Education: I studied international development and gender studies at McGill University in Montreal, Canada.

Languages you speak: I speak French and German (though it’s more Swiss-German than German).

First job in journalism: Filing photos for the AP during election protests and riots in Senegal.

Countries reported from: The Philippines, Mali, India, Nigeria, Central African Republic, the U.S., Italy, Greece, Germany, Sierra Leone, Liberia, Canada, Senegal, Democratic Republic of the Congo, Burkina Faso, Uganda, Ethiopia, Mauritania, a few more…

Year you joined the OPC: 2017.

How did you become interested in reporting from West Africa?

My father’s family is part of the South Asian diaspora in East Africa, so in school I was always interested in learning about the continent. I started gravitating towards West Africa though through music and film. I loved films by Abderrahmane Sissako, Djibril Diop Mambéty, Ousmane Sembène, and I loved music from Mali and Guinea Bissau, so I went. I didn’t plan on becoming a journalist or a photographer. I would also say that my interest in reporting from West Africa, and other regions more generally, is also a function of not having a particularly rooted idea of where I am from or who I am culturally. My parents are from two very different cultures. They grew up in different countries than me. They have lived abroad all of their adult lives and now so have I.

Major challenge as a journalist: Staying in a place long enough to start understanding the nuances of everyday life while maintaining fresh eyes.

Worst experience as a journalist: Falling into a river of sewage while filming, eating fish in the desert (my fault) and getting sick while on a military patrol, routinely having to unpack my big bag of equipment and dirty socks in front of security agents at small airports. More seriously, losing colleagues to the job, finding myself after a job.

Hardest story: Covering Ebola in Sierra Leone and Liberia. I think it’s important for journalists to be mindful of the stereotypes that exist about the region when covering conflict or emergencies here, and to not perpetuate them.
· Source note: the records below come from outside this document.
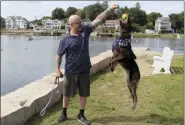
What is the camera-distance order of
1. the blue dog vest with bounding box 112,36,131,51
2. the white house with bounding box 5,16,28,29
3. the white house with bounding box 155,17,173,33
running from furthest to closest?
the white house with bounding box 5,16,28,29 → the white house with bounding box 155,17,173,33 → the blue dog vest with bounding box 112,36,131,51

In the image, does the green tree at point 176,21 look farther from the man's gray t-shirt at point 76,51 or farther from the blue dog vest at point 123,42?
the blue dog vest at point 123,42

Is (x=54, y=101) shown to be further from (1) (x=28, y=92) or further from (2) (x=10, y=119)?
(2) (x=10, y=119)

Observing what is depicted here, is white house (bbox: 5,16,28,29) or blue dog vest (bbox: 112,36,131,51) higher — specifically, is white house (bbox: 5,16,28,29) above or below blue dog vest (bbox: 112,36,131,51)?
above

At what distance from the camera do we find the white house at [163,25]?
142 metres

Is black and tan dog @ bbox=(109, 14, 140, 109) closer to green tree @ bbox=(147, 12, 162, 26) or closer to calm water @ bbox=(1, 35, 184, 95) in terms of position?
calm water @ bbox=(1, 35, 184, 95)

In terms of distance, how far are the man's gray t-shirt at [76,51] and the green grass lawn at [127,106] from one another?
990 millimetres

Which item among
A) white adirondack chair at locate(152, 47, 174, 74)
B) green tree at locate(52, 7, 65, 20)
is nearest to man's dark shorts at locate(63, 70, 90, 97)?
white adirondack chair at locate(152, 47, 174, 74)

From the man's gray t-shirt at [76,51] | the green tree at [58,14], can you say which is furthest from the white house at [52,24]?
the man's gray t-shirt at [76,51]

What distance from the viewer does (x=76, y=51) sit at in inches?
227

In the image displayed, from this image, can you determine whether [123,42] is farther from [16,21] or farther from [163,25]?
[16,21]

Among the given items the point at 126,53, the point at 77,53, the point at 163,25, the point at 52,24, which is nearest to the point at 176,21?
the point at 163,25

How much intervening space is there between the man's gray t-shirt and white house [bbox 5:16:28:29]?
176702mm

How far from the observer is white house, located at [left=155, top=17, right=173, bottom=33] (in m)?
142

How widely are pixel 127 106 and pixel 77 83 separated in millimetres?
1602
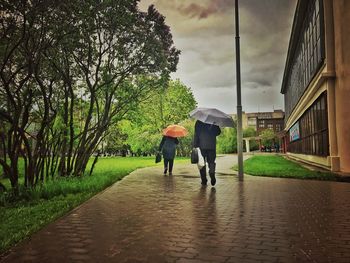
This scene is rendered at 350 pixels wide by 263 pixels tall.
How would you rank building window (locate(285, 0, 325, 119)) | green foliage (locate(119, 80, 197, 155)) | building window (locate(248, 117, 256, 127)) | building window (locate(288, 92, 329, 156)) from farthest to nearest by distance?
building window (locate(248, 117, 256, 127)) → green foliage (locate(119, 80, 197, 155)) → building window (locate(288, 92, 329, 156)) → building window (locate(285, 0, 325, 119))

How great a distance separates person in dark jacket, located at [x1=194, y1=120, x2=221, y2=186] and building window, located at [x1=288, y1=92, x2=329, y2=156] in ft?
24.1

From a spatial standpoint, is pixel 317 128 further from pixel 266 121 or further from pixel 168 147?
pixel 266 121

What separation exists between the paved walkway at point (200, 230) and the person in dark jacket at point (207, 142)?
184 cm

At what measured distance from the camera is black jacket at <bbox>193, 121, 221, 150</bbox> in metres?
11.3

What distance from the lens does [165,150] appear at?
1587cm

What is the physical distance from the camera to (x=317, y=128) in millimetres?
19906

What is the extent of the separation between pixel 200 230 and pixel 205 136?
5942 millimetres

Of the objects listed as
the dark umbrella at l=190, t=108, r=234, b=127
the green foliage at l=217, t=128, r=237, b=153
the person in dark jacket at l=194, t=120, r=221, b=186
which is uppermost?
the green foliage at l=217, t=128, r=237, b=153

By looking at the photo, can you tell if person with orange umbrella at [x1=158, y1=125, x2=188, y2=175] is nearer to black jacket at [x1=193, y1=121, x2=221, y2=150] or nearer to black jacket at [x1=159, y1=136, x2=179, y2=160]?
black jacket at [x1=159, y1=136, x2=179, y2=160]

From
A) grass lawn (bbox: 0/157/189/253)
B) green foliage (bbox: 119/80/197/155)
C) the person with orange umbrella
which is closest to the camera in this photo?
grass lawn (bbox: 0/157/189/253)

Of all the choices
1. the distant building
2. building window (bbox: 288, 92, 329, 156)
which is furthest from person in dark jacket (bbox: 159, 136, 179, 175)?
the distant building

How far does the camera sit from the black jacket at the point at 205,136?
1132cm

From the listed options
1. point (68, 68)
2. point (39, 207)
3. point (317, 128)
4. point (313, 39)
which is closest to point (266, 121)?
point (313, 39)

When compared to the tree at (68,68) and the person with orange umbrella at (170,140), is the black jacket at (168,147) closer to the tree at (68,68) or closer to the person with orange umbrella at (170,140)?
the person with orange umbrella at (170,140)
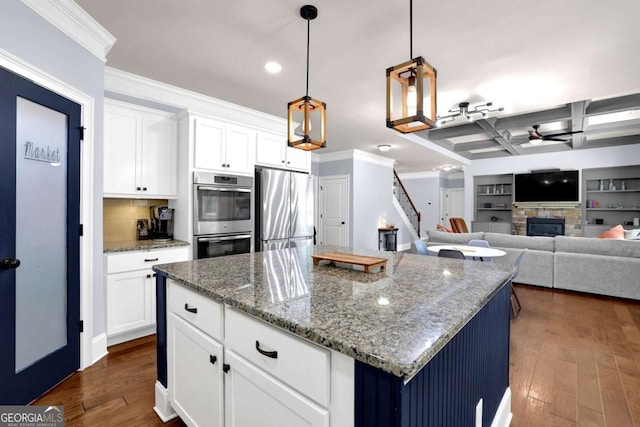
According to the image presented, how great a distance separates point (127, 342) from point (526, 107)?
214 inches

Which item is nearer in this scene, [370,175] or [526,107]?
[526,107]

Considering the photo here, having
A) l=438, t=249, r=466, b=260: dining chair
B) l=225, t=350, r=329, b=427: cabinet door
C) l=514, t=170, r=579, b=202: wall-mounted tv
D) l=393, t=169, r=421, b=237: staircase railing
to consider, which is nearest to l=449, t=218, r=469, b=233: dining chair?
l=393, t=169, r=421, b=237: staircase railing

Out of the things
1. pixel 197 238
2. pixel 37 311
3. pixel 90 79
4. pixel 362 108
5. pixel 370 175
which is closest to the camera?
pixel 37 311

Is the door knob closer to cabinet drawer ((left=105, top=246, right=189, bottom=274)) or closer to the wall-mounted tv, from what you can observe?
cabinet drawer ((left=105, top=246, right=189, bottom=274))

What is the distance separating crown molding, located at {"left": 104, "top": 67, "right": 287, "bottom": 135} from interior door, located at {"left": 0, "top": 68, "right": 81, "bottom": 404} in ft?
2.92

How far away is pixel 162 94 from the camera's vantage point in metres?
3.34

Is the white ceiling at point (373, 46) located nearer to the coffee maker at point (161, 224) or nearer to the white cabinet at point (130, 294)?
the coffee maker at point (161, 224)

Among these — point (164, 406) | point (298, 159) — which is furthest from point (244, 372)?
point (298, 159)

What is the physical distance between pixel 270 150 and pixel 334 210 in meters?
3.08

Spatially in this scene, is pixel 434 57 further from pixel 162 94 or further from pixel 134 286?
pixel 134 286

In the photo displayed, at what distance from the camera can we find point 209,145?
348cm

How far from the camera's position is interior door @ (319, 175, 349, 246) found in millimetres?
6715

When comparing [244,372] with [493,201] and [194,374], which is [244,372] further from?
[493,201]

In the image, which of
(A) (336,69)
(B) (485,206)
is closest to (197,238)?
(A) (336,69)
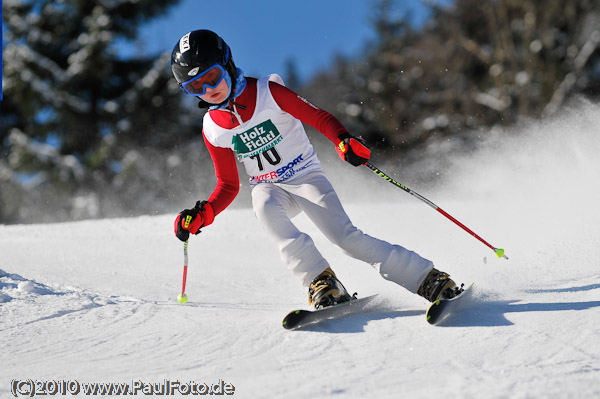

It was necessary to cover the scale of human suffering during Ebola but it was also important to find narratives that dug a bit deeper. I was most proud of a little story done for The Washington Post on clubbing in a small town in Liberia during the peak of the outbreak. There was a curfew at 11:00 p.m., patrons had to disinfect their hands with chlorine before entering the club, but an 18-year old girl still celebrated her birthday with friends.

Journalism heroes: There are many journalists I admire but I will mention photographers who work in the documentary/photojournalist vein. Carolyn Drake, Raghubir Singh, Glenna Gordon, Harry Gruyaert, Emilie Regnier, Guy Tillim, and Stephen Shore are a few that come to mind, whose photos I keep coming back to and who make me want to go out and find my own.

Advice for journalists who want to work overseas: Question why you really want to go where you want to go, make peace with it, then decide. If you go, become an expert.

Dream job: Making experimental documentary art films…

Favorite quote: “Death would not be called bad, O people, if one knew how to truly die.” – Guru Nanak

Most common mistake you’ve seen: Reportage guided by ego.

Country you most want to return to: Now? And to report from? Since elections last year, the United States.